Publication dans la revue « Le capital des mots »


Bonjour à tous,

Deux de mes poèmes (inédits) ont été publiés dans la revue « Le capital des mots » d’Eric Dubois (écrivain et poète).

Vous pouvez les lire en cliquant sur le lien suivant :

http://www.le-capital-des-mots.fr/2020/01/le-capital-des-mots-boris-sentenac.html

 

Bonne lecture !

Vœu en silence soyeux


Tout au bout de la tige du doute

Dont à pleurer se moque le vent,

Le bourgeon encourage l’espoir

En verbe de sourire pour vœu

Possible tel le sien à chacun

Offert en ce silence soyeux.

Ne plus être…


Parce que tu as cherché un but qui n’existe pas

Et que tu n’as trouvé qu’un moyen :

Celui d’avoir pour être, abandonnant ce que tu étais,

Parce que tu as posé le temps qui n’existe pas

Et que tu n’as trouvé qu’une finalité,

La lune est devenue aveugle

Et le confetti du pommier, un leurre.

Infini éphemère


Quelques chants d’oiseaux revendiquent la vie
Du printemps maintenant en manteau de terre.

La mort en camouflage de vie soumise
A la patience du temps parle en conscience
Comme une promesse de l’éternité.

Le soleil reviendra bruler ce qui brille
Tel un sourire en infini éphemère.

Néant


Je me suis endormi sur mes rêves polis

Comme un galet auprès de sa belle rivière,

J’ai admiré la transparence s’écoulant

Sur l’éternité, puis par ta main de poèmes

Tu m’as glissé dans la poche de ton envie,

En un désert : silence de ta liberté.

Tu t’es approché d’un ciel bien trop lumineux

Et n’as entendu que la parole légère

Du vent trop fort qui ne se doute pas des gifles

Qu’il inflige, brûlant son plaisir vaporeux

En déni et toujours au mépris des bonheurs.

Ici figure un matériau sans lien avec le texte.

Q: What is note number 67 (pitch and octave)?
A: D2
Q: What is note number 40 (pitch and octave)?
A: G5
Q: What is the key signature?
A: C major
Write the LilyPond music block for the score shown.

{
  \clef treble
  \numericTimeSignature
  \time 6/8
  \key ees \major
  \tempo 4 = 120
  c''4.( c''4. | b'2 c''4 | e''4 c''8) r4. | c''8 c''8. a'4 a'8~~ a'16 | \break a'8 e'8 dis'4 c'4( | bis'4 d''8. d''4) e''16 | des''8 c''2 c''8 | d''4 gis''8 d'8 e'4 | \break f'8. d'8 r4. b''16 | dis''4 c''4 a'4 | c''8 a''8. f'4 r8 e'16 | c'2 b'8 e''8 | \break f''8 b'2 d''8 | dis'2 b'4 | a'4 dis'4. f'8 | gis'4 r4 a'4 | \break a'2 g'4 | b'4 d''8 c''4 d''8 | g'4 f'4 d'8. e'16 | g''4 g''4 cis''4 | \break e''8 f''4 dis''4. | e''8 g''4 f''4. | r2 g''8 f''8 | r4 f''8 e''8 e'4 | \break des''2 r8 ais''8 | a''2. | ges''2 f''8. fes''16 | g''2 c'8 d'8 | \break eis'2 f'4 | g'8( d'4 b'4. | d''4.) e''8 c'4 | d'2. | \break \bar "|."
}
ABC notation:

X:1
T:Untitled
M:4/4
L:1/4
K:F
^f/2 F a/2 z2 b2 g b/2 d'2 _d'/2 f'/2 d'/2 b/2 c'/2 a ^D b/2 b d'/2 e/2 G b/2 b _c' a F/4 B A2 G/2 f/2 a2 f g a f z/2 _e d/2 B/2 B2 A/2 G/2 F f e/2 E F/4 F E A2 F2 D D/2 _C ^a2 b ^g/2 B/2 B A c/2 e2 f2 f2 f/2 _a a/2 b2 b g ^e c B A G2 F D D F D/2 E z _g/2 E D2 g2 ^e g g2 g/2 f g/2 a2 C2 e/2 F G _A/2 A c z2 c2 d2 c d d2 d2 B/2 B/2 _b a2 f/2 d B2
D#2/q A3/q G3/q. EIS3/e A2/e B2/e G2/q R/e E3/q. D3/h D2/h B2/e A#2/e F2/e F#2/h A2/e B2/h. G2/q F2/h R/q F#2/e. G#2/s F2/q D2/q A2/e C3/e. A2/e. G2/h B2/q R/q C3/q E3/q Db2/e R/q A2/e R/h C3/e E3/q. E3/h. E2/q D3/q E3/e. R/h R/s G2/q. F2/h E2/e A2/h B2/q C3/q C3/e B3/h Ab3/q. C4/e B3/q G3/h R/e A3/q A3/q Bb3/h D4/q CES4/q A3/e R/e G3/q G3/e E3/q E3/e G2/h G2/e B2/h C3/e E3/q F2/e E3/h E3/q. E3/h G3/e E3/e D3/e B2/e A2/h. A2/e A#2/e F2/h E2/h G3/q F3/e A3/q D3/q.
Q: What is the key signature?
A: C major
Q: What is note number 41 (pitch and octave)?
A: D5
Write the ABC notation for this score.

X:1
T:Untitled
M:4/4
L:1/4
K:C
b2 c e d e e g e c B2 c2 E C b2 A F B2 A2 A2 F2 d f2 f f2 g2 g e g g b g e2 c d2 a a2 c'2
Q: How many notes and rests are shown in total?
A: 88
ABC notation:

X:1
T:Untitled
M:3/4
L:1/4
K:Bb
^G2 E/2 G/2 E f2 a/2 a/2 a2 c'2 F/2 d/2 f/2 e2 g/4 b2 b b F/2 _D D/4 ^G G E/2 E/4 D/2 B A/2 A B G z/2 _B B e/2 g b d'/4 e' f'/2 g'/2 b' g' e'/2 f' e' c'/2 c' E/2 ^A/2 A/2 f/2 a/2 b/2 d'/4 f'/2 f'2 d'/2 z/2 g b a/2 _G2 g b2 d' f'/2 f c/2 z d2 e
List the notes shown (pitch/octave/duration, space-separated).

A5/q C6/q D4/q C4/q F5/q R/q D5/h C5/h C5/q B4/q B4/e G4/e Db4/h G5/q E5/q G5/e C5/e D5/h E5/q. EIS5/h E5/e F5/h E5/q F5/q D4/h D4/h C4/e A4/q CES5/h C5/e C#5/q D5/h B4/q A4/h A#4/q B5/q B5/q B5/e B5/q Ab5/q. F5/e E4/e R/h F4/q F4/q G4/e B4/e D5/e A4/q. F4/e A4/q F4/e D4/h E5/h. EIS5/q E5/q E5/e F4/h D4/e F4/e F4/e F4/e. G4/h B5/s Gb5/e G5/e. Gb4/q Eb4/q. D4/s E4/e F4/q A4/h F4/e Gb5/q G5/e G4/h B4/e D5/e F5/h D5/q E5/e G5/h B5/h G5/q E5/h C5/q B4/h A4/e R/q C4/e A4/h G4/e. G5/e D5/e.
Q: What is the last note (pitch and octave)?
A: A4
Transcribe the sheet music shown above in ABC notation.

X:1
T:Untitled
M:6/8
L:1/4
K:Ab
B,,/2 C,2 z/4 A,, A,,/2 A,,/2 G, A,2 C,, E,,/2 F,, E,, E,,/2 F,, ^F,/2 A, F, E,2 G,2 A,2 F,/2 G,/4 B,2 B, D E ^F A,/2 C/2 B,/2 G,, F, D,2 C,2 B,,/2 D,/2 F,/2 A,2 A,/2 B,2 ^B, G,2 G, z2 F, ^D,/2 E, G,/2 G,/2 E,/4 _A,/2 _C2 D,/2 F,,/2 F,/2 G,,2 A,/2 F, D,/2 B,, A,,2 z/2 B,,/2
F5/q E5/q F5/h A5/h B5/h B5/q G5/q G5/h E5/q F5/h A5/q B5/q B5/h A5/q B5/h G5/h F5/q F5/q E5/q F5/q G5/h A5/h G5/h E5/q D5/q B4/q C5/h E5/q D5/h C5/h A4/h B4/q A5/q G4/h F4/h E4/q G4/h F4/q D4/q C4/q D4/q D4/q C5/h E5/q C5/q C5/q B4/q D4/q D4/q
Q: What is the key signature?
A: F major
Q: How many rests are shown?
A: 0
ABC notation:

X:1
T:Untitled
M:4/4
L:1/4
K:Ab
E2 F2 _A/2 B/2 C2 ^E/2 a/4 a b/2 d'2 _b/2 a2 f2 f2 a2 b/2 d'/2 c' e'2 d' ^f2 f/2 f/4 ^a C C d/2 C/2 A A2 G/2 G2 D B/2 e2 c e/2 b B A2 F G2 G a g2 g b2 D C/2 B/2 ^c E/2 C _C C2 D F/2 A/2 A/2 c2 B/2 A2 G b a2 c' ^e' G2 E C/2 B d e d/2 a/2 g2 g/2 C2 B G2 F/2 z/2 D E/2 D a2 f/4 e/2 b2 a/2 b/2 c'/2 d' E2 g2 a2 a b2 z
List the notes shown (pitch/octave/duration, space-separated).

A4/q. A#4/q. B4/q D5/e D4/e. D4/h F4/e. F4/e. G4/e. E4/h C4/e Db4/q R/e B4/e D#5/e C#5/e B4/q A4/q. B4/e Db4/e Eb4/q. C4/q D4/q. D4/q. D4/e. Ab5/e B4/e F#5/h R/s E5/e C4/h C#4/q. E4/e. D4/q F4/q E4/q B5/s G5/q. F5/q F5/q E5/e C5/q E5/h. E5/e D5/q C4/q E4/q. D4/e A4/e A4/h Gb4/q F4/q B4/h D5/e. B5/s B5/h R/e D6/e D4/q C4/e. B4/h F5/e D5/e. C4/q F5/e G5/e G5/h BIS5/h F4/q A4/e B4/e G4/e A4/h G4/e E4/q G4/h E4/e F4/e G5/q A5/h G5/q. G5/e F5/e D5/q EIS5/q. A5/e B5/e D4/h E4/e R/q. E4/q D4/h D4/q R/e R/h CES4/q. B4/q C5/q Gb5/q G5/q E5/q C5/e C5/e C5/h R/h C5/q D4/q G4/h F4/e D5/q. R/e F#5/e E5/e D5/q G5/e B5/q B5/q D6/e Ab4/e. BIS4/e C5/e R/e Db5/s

Il t’a parlé de ses jeux en mots de voyelles

Criantes mais si pauvres, puis tu as lancé

Du haut du vertige, le poids de l’essentiel.

Il n’y a plus de rêves ni de transparence

Et ton fugace plaisir, opaque aux poèmes

N’avait même pas le goût du sucre promis

Puisqu’aucun fruit ne pousse sur branche arrachée.

De cette chute vertigineuse il ne reste

Que les angles saillants qui ne croient plus en rien

Et qui pourtant en une prière réclament

Le silence des mots de notre vérité,

Ne pouvant par aucun vent polir à nouveau

Ce cauchemar figé en quelque nouveau rêve.